しかし裸夫像相手には、0の数字でできた花飾りを首に掛けるだけに終わる。
同じく裸夫像の背後、中距離からは別の青年が打ち込んでいる。
それは戦っているというよりも踊っているみたいだった。
軽やかなステップとともクルリ回ると、白銀の髪が吹雪のようにきらめく。
服装は東の国の踊り子かと見紛うほどに、エキゾチックで艶やか。
きらびやかなラメの光沢が走ると、袖から天の川ごとく長く垂れ下がったフリンジのリボンが水平に翻る。
リボンはシャープな風鳴りとともに細く鋭い刃物となって裸夫像を薙ぎ払い、金属を引っ掻いたような火花を散らしていた。
そのカマイタチのような一撃は、人間相手なら触れるだけでみじん切りになることだろう。
しかし裸夫像相手には、全身に0の花飾りを付けるだけで終わっていた。
ふたりの青年の攻撃はタイミングこそ好き勝手だったけど、どちらも目を見張るようなすさまじさだった。
グッドマックスでは最強だった、ズルスの剣技が子供のチャンバラに見えるほどに。
同時に、僕はなるほどと納得した。
あのふたりの技は並のモンスターなら一撃、それこそレッサーコモンドラゴンですら瞬殺するほどの威力がある。

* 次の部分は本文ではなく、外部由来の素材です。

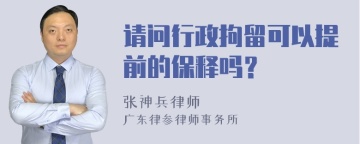 请问行政拘留可以提前的保释吗？

张神兵律师
广东律参律师事务所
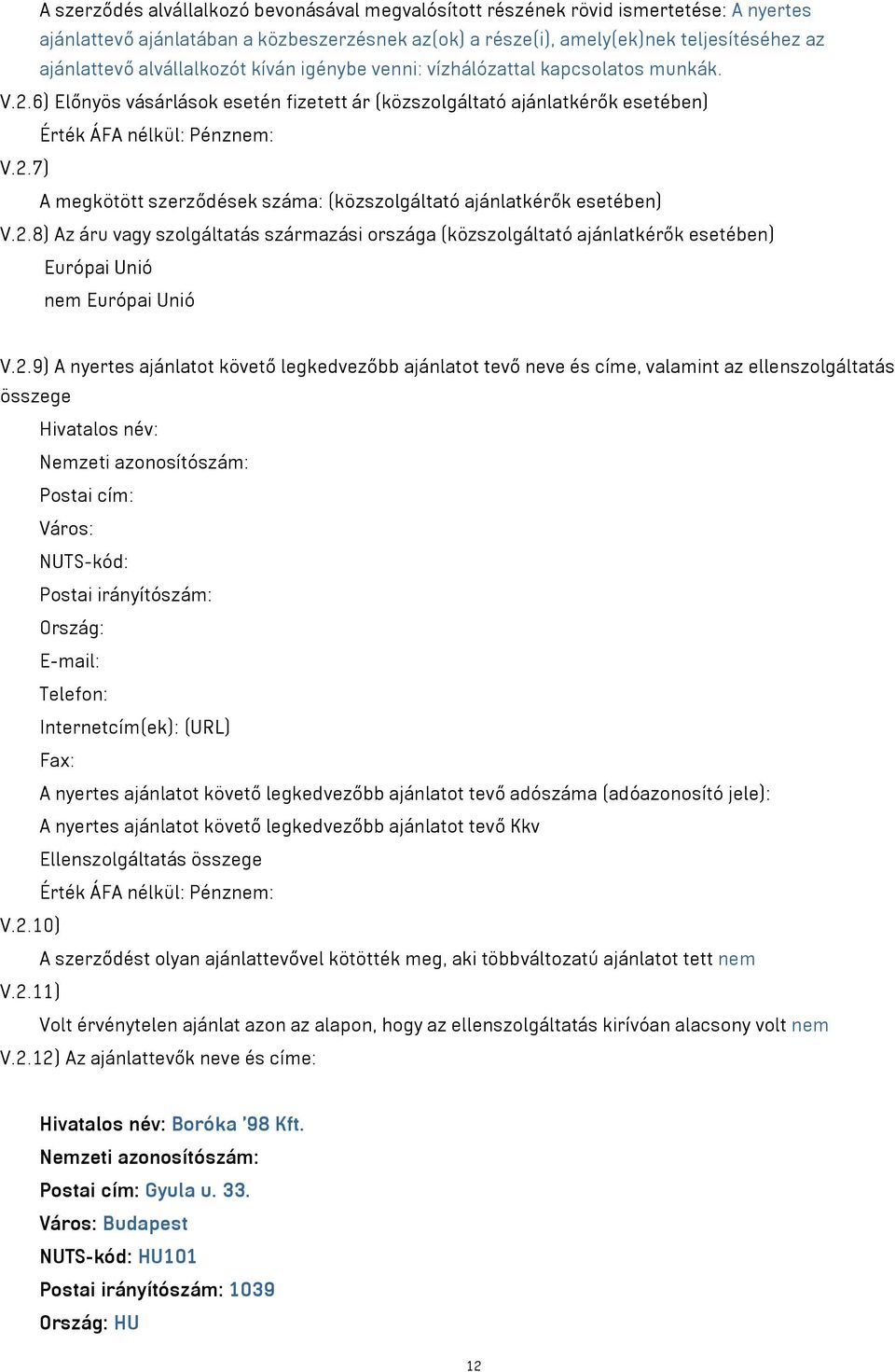 A szerződés alvállalkozó bevonásával megvalósított részének rövid ismertetése: A nyertes ajánlattevő ajánlatában a közbeszerzésnek az(ok) a része(i), amely(ek)nek teljesítéséhez az ajánlattevő alvállalkozót kíván igénybe venni: vízhálózattal kapcsolatos munkák.

V.2.6) Előnyös vásárlások esetén fizetett ár (közszolgáltató ajánlatkérők esetében)

Érték ÁFA nélkül: Pénznem:

V.2.7)

A megkötött szerződések száma: (közszolgáltató ajánlatkérők esetében)

V.2.8) Az áru vagy szolgáltatás származási országa (közszolgáltató ajánlatkérők esetében)

Európai Unió

nem Európai Unió

V.2.9) A nyertes ajánlatot követő legkedvezőbb ajánlatot tevő neve és címe, valamint az ellenszolgáltatás összege

Hivatalos név:

Nemzeti azonosítószám:

Postai cím:

Város:

NUTS-kód:

Postai irányítószám:

Ország:

E-mail:

Telefon:

Internetcím(ek): (URL)

Fax:

A nyertes ajánlatot követő legkedvezőbb ajánlatot tevő adószáma (adóazonosító jele):

A nyertes ajánlatot követő legkedvezőbb ajánlatot tevő Kkv

Ellenszolgáltatás összege

Érték ÁFA nélkül: Pénznem:

V.2.10)

A szerződést olyan ajánlattevővel kötötték meg, aki többváltozatú ajánlatot tett nem

V.2.11)

Volt érvénytelen ajánlat azon az alapon, hogy az ellenszolgáltatás kirívóan alacsony volt nem

V.2.12) Az ajánlattevők neve és címe:

Hivatalos név: Boróka '98 Kft.

Nemzeti azonosítószám:

Postai cím: Gyula u. 33.

Város: Budapest

NUTS-kód: HU101

Postai irányítószám: 1039

Ország: HU

12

技の練習なら人形相手がもってこいだけど、木製のやつじゃすぐに壊しちゃうから、鉄製の像を使っているんだろう。
しかし、練習にしてはずいぶん真剣だな。
まるで、本当のモンスターと戦ってるみたいに……。
「ぜんぜんダメージが通りやがらねぇ!
「朝からビンビンのままだなんて、このままじゃヤルよりヤラレちゃうかも!? ダマスカスライムってば名前どおり、ダテじゃないみたいだねっ!」
彼らが息荒く交わした言葉に、僕は仰天する。
「えっ!? だ……ダマスカスライムっ!?」
『ダマスカスライム』は、幻の魔法金属である『ダマスカス鋼』でできているという伝説のスライム。
スライムというのはモンスターのなかでもっとも柔らかいと言われているけど、その常識はダマスカスライムに限っては当てはまらない。
ダイヤモンドの数千倍の硬度を持つというこのスライムは、アウトゾンデルックにのみ棲息するといわれている。
最初の部屋を守るボスモンスター、別名『ルームガーダー』とも呼ばれて……。